A platform built to run trading hypothesis experiments systematically at scale. Each hypothesis lives in a YAML experiment config, not in code — results tracked in PostgreSQL across binary and multi-class architectures, multiple timeframes, and dozens of feature group configurations. A three-tier model gate enforces scientific rigour before any model touches live trading. Data pipelines pull from four sources, normalise across different schemas, and fill gaps continuously. The system runs on dedicated hardware with GPU-accelerated training on an RTX 4090 and paper trading sessions running around the clock.
What's interesting
Hypotheses live in config, not code
Each experiment is a YAML file defining the model type, symbol, timeframe, feature groups, holding period, and profit target. Running a new hypothesis is a single command against a config file. This kept the codebase stable while allowing rapid iteration across dozens of configurations. All results are tracked in PostgreSQL, never in JSON registries or flat files.
Scientific method enforced at the architecture level
A three-tier model gate runs after every training run: sanity checks (files exist, metrics populated, minimum data coverage), performance checks (return positive, Sharpe above 0.5, win rate in range, beats buy-and-hold), and statistical validation. Data splits are always chronological, never shuffled. Forward returns are calculated after the split to prevent leakage. Only gate-passing models get committed to the models directory.
Feature pipeline as the single source of truth
Early in the project, training and backtesting were calculating rolling features over different historical windows, producing different feature distributions and making results unreliable. A centralised FeaturePipeline class enforces identical feature calculation across training, backtesting, and live inference. Every model saves its feature metadata at training time and loads it at inference. This was the unlock that made experiment results trustworthy.

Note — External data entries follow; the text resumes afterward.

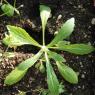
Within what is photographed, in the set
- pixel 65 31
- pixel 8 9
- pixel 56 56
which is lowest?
pixel 56 56

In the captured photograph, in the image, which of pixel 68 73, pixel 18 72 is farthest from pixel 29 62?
pixel 68 73

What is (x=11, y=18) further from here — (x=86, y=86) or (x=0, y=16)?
(x=86, y=86)

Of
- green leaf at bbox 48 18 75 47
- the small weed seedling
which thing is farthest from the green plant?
the small weed seedling

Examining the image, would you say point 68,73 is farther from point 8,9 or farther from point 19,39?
point 8,9

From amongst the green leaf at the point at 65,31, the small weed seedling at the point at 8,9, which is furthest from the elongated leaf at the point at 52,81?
the small weed seedling at the point at 8,9

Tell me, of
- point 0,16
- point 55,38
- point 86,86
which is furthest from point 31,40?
point 86,86
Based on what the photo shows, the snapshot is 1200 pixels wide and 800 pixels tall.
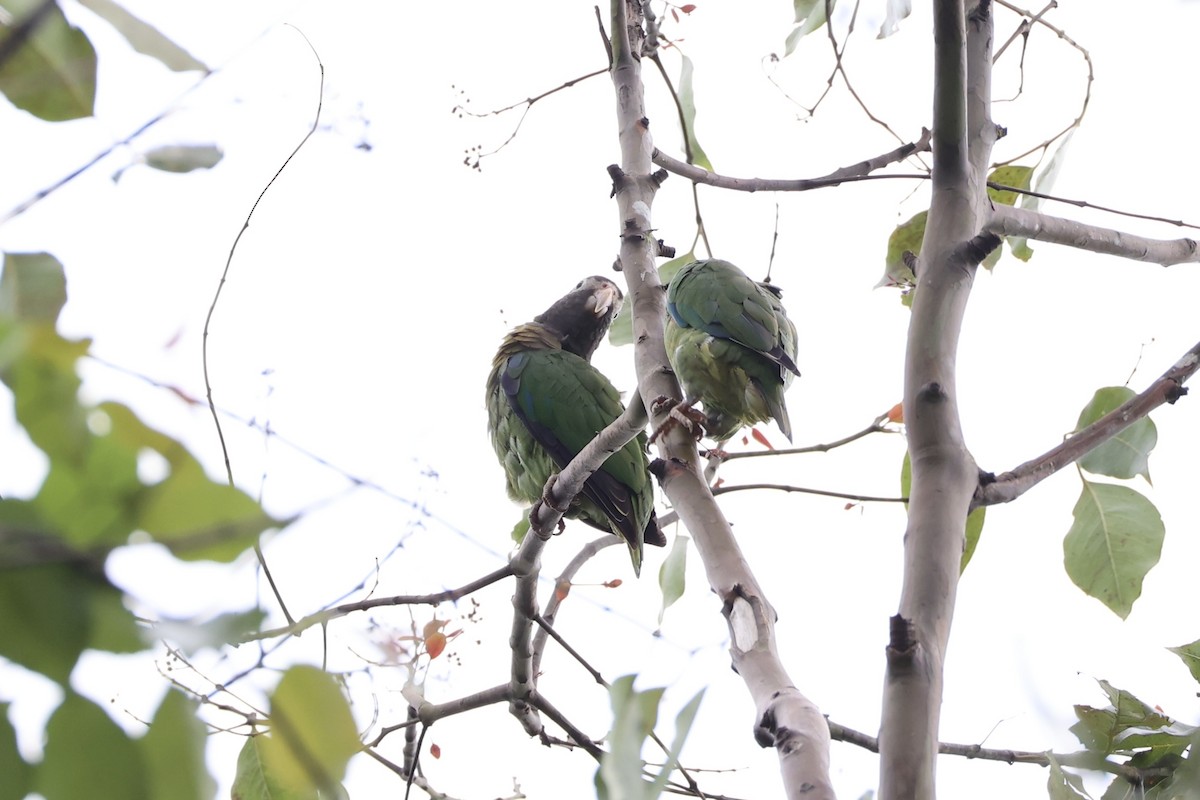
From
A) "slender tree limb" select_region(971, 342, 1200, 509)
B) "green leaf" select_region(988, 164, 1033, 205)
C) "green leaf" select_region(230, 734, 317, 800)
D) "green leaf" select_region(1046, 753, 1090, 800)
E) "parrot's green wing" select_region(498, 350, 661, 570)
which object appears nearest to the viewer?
"green leaf" select_region(230, 734, 317, 800)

Multi-source data pipeline with quality validation
Market data comes from Polygon (equities live and historical), CoinGecko (crypto 5-minute live), GeckoTerminal (crypto 1-minute live and historical backfill), and Binance (crypto gap fill and execution), each with different schemas, update frequencies, and reliability. A structural volume coverage issue with Binance.US USD pairs (7.6% of expected coverage, because trading is USDT-dominated) led to separate feature sets: 12 features for crypto, 14 for equities. Collectors run continuously and gap fillers backfill missing windows. Data quality checks run before training.